A musician raising to his lips Pan’s pipe, an instrument that reached China from Sasanian Iran, is uniquely Chinese with his irrepressible mirth, as if some wonderful secret had just been revealed to him.
A Buddha head carved under the Eastern Wei rulers (534-550) is absorbed in ecstatic, profoundly gratifying contemplation. Here too, the canon is foreign and the art quintessentially Chinese. The expression of unfathomable, illuminated certainty is reminiscent of some much earlier funerary terracotta figures of the Han age with enigmatic, quietly blissful smiles.
Too little is known about the third or fourth century to understand how the transition was made to the full blossoming of Buddhist art in the fifth century and its supreme expression 100 years later. But the continuity of aesthetic approach is clear enough.

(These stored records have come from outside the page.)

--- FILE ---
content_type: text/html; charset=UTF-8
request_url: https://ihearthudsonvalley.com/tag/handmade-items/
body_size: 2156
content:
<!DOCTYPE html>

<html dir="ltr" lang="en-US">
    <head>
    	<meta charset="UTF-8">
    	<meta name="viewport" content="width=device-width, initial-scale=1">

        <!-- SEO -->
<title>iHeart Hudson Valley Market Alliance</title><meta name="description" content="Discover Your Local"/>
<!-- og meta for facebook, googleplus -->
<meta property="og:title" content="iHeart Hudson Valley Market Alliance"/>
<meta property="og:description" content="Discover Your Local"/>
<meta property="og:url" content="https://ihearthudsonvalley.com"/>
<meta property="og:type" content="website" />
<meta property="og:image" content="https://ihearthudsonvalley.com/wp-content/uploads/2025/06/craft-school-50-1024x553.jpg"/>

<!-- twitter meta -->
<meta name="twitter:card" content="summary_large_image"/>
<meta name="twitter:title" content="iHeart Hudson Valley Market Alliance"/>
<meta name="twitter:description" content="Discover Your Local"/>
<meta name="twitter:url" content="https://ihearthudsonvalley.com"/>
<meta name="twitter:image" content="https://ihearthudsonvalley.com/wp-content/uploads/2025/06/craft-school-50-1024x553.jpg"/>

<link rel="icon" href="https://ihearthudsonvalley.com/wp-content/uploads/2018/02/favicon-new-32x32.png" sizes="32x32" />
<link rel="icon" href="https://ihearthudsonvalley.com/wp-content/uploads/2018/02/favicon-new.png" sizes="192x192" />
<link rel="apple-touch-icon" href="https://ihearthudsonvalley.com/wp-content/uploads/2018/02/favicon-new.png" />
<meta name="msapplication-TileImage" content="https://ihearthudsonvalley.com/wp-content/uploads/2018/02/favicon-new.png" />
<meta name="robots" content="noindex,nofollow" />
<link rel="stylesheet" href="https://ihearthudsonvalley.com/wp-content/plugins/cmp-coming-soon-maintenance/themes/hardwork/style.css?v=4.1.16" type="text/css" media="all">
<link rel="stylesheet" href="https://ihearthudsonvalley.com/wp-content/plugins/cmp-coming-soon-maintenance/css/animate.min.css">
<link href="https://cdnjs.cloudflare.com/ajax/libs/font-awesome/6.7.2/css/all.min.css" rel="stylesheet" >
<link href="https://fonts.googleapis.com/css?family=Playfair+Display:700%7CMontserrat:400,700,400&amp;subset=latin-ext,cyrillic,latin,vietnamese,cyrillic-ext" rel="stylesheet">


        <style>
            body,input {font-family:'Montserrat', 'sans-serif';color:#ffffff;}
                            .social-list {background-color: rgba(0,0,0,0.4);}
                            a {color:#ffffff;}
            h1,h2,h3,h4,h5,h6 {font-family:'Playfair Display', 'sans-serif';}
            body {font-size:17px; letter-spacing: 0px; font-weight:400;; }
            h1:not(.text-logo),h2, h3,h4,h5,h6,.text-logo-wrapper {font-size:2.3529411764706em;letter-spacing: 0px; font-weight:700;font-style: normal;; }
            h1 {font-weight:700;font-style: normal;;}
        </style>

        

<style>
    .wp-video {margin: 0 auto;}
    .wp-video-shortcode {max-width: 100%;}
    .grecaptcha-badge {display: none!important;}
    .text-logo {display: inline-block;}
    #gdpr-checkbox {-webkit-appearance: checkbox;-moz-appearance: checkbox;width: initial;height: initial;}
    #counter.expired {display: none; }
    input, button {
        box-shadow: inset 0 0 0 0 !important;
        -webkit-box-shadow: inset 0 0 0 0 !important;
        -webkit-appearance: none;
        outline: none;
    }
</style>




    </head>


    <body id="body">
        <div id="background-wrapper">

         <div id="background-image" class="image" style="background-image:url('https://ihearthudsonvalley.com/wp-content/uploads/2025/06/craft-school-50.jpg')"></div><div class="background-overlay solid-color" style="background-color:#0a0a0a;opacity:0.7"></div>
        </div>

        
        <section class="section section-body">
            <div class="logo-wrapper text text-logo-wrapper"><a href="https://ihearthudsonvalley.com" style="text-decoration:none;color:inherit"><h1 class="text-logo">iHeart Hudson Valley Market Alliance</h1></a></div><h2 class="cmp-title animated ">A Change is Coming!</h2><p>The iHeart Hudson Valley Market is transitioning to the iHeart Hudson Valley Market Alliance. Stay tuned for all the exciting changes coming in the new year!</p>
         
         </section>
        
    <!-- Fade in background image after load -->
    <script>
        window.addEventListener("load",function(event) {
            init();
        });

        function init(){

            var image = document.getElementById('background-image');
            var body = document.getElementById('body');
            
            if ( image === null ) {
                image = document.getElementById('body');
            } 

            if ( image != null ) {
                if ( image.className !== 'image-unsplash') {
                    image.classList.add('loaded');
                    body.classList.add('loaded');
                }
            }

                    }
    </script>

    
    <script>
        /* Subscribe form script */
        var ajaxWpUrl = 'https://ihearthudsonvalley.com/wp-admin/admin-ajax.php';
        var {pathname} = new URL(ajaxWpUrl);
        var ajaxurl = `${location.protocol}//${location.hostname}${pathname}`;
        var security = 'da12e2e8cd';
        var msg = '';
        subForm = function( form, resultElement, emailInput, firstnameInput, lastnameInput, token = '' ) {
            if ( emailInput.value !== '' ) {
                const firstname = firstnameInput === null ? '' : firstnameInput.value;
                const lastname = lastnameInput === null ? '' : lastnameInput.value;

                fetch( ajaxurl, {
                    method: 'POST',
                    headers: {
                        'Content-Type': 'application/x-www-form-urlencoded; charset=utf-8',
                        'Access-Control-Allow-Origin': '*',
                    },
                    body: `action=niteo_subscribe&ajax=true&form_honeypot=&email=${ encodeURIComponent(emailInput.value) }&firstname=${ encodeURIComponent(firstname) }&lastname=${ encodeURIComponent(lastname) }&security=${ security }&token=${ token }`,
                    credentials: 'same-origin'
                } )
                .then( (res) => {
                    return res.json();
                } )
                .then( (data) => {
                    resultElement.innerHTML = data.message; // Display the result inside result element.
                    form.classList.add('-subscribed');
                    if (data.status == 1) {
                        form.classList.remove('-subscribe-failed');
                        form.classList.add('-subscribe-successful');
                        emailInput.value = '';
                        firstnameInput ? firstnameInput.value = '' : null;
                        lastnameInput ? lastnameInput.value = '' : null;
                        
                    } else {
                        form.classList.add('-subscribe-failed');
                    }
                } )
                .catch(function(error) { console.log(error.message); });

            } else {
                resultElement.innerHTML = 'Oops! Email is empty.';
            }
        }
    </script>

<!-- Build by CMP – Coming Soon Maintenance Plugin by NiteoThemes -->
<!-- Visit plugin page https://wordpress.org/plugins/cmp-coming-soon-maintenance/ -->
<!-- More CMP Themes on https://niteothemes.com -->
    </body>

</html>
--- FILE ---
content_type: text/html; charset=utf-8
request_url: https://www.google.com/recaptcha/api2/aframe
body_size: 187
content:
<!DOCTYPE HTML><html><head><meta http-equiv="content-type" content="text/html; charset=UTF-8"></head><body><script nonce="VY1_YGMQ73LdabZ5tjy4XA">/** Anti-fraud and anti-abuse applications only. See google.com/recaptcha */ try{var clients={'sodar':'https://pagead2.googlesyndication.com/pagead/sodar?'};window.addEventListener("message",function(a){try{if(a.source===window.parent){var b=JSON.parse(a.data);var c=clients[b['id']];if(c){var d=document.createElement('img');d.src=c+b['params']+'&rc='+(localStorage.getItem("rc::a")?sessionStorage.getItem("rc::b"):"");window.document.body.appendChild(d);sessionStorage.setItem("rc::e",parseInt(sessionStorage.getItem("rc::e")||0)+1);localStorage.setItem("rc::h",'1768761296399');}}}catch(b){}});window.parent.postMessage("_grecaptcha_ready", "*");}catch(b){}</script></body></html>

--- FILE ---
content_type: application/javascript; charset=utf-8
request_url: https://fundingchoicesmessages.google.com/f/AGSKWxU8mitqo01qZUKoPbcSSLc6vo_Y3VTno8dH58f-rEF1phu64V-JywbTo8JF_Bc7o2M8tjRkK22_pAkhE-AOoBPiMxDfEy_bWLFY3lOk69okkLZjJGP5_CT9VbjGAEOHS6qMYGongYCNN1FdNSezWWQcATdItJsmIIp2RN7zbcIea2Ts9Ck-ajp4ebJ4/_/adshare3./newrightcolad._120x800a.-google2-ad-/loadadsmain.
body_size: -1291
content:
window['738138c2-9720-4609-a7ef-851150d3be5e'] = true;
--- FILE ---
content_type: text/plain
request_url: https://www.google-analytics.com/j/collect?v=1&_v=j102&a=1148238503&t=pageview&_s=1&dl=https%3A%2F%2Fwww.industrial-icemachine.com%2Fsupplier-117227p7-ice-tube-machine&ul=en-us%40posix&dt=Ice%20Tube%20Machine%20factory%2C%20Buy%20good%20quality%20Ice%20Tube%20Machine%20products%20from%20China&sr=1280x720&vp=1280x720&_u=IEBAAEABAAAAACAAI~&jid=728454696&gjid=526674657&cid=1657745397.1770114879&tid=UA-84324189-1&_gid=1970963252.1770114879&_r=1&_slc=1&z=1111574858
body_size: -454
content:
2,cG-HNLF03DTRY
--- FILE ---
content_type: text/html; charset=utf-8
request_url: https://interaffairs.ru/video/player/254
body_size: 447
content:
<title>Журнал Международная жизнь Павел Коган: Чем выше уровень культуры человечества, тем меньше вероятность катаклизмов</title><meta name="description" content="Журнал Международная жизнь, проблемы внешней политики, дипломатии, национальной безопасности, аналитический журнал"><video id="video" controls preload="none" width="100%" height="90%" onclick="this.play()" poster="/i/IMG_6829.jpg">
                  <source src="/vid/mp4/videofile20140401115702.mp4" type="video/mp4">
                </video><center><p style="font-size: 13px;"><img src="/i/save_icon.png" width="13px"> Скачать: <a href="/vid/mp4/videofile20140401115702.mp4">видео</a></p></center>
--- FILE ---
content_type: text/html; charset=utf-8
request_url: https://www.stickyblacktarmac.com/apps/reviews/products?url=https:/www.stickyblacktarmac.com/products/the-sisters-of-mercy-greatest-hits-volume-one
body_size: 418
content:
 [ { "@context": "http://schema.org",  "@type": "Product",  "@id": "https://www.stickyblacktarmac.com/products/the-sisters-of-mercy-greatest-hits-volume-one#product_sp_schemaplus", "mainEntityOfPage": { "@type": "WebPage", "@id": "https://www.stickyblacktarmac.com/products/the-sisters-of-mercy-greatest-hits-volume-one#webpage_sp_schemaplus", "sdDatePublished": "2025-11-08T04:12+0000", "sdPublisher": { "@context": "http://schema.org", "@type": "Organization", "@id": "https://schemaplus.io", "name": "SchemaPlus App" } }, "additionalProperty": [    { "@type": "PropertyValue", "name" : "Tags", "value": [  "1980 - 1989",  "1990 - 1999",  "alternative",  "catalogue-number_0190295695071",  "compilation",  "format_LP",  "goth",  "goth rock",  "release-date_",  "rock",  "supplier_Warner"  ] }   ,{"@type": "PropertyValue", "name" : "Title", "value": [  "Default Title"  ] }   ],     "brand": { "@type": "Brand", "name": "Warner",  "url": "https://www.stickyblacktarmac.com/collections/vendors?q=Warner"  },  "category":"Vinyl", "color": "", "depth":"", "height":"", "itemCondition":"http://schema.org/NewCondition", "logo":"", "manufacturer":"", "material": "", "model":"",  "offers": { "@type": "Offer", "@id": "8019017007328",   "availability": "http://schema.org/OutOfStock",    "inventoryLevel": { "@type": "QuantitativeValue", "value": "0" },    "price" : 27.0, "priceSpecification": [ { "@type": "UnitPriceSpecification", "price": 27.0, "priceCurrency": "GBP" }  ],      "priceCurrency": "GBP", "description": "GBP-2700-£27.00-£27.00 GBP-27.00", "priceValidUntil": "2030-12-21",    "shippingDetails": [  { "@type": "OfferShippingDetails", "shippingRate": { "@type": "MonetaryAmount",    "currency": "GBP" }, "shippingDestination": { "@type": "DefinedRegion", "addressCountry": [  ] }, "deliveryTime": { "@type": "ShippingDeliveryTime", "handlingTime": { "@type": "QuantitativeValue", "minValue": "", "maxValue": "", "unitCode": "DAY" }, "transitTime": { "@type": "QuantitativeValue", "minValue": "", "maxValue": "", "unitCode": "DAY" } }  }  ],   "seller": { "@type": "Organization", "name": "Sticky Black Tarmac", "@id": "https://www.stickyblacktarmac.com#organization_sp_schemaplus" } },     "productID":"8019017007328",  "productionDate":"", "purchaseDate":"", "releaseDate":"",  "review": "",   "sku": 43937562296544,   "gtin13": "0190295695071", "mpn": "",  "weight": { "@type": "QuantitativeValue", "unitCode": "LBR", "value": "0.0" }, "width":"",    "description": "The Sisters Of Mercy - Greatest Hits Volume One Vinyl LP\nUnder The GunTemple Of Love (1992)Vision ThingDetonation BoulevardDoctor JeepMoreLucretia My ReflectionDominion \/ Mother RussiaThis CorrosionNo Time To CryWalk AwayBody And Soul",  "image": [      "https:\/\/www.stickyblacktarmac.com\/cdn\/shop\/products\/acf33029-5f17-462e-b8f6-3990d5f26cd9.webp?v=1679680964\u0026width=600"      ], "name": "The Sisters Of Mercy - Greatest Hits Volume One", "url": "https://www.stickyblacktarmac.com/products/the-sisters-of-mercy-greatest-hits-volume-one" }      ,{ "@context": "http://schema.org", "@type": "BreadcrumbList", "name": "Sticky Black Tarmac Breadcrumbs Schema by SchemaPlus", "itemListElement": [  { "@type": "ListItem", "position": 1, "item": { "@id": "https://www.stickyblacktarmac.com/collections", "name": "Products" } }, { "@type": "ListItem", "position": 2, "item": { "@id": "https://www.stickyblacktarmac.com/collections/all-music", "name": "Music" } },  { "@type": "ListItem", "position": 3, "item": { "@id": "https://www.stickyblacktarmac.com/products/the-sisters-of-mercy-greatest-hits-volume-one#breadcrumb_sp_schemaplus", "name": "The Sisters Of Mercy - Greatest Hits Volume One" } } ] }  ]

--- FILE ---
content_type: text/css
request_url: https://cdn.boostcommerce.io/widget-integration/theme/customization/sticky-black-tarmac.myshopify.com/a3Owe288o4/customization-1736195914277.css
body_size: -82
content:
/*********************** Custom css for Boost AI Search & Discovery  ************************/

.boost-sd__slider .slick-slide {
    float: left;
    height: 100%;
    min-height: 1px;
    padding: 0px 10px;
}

Much remains to be discovered about the period separating the end of the Han age in 220 A.D. and the sixth century A.D. The Buddhist art of China then attained what could be seen as its classical moment, immediately before the violently xenophobic reaction of 574-577 A.D. that led to large-scale destruction. Discoveries will be made by the dozen the day authorities set their mind to more systematic archaeological work. So why put a fine gloss on uncertain finds? Be content with showing them in their glorious beauty.